The deputy prime minister, Nick Clegg, said that both parents should play responsible roles in their children's upbringing
. "We want to make sure that, when parents separate, the law recognises that. Children should have the benefit of contact with both of their parents through an ongoing relationship with them."
"This is why we are publishing proposals setting out that, where it is safe and in the child's best interest, the law is clear that both parents share responsibility in their upbringing."
Earlier this year the government rejected advice from the independent Norgrove review into family justice, which warned of problems in Australia after newly-legislated shared-parenting rights held up child custody cases.
But ministers say its draft clauses will not lead to the courts having to apportion "equal time" or "define the nature" of parental relationships – both given as reasons why the Australian law failed.
The NSPCC does not support the move for new legislation
. "The importance of children having a meaningful relationship with both parents is already fully recognised by the judiciary and all those working within the family justice system," the charity said.
"If the government does take this legislation forward the primary focus must remain on the paramountcy principle [putting the child's best interests first] as stated in the Children Act 1989."
"They must be sure that it will not create unintended consequences such as more parents fighting battles in the courts or the focus being on the rights of the parents and not the child."

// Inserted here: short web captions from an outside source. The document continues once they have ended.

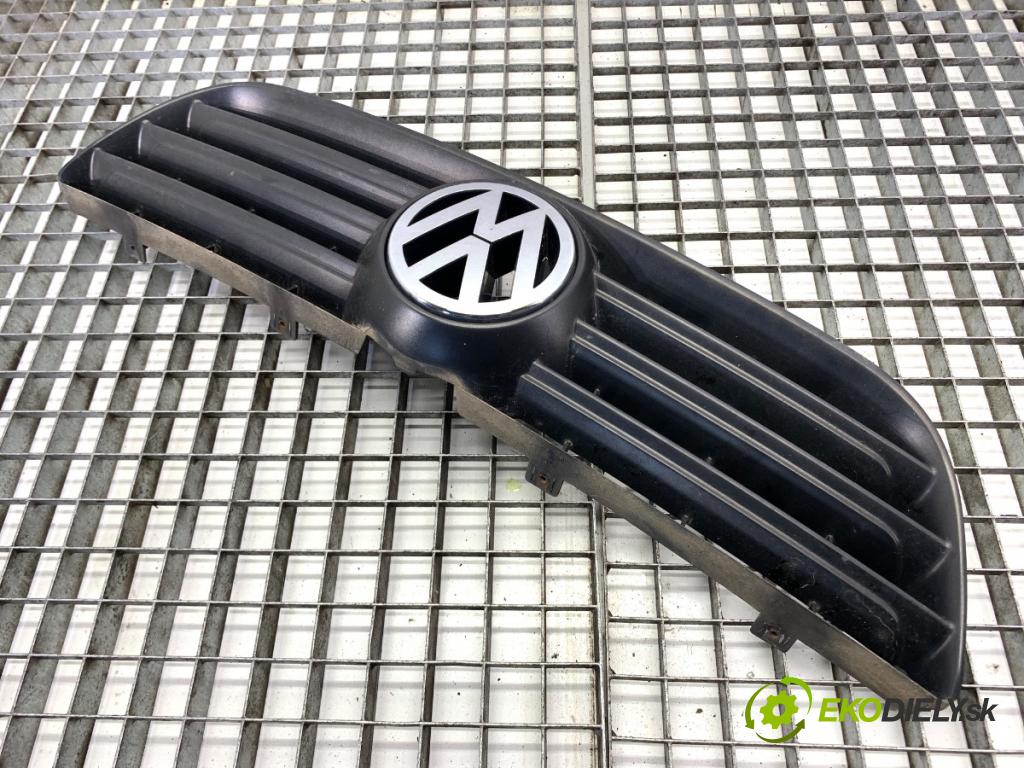 VW POLO IV 9N liftback 2006 51 kW 1.4 TDI 1422 mřížka maska 6Q0853653E (Mřížky (masky) chladičů)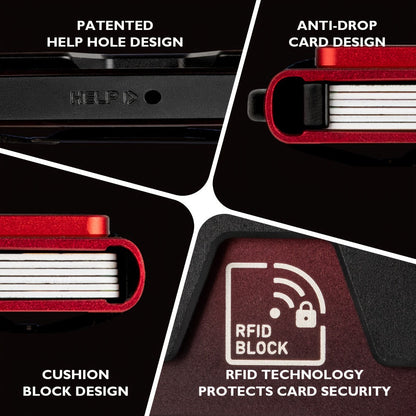 Men's Wallet – 3 Colors, Expandable, RFID Blocking – detail view 9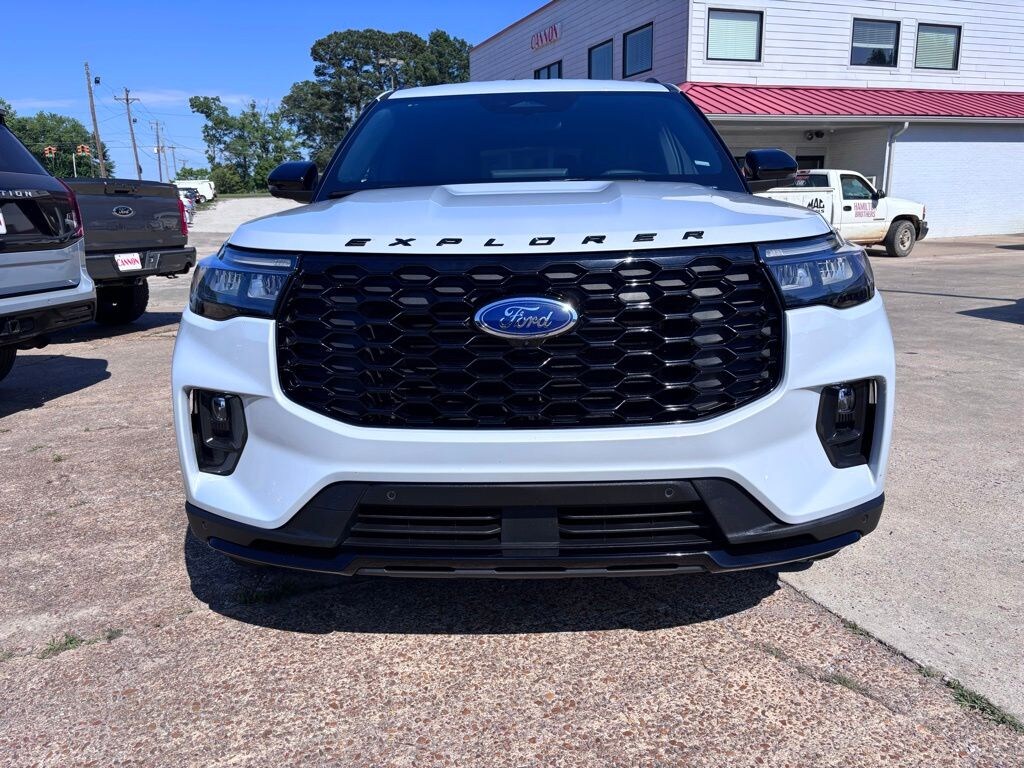 Used 2026 Ford Explorer ST-Line SUV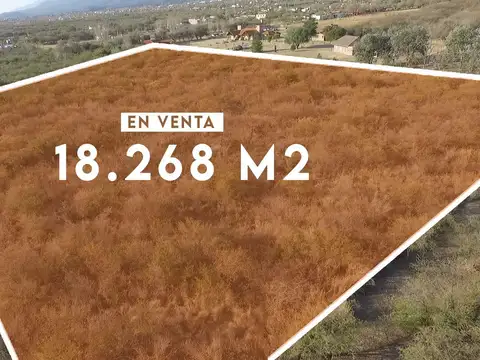Terreno en Venta en Cerro De Oro, Merlo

The Labour party believes the proposed law will lead to judicial confusion and delay
, cited by shadow children's minister Lisa Nandy as among the biggest problems for children.
"Instead of producing greater clarity, there is a serious risk the government's proposals will cause greater confusion, more litigation and delay which isn't in anyone's interests, least of all children's," said Ms Nandy.
"It is surprising the government has pressed ahead, against the advice of its own advisor, when similar approaches have worked against children's interests when tried abroad."
"Children's best interests should be the paramount consideration in decisions affecting them. That principle has been clear in law for over two decades. Ministers should think very carefully before they decide to weaken it."
Leading lawyers also believe the new law could create problems for court proceedings. "People will have leave for more appeals, which will mire the courts in confusion and are anyway factored in as the law stands," said Emma Pearmaine, head of family law
at Simpson Millar LLP.
"The Australian situation showed that any bias, far from being removed, is shifted away from kids in favour of disputing parents. It's vital that children's welfare is made the priority if any new law is framed."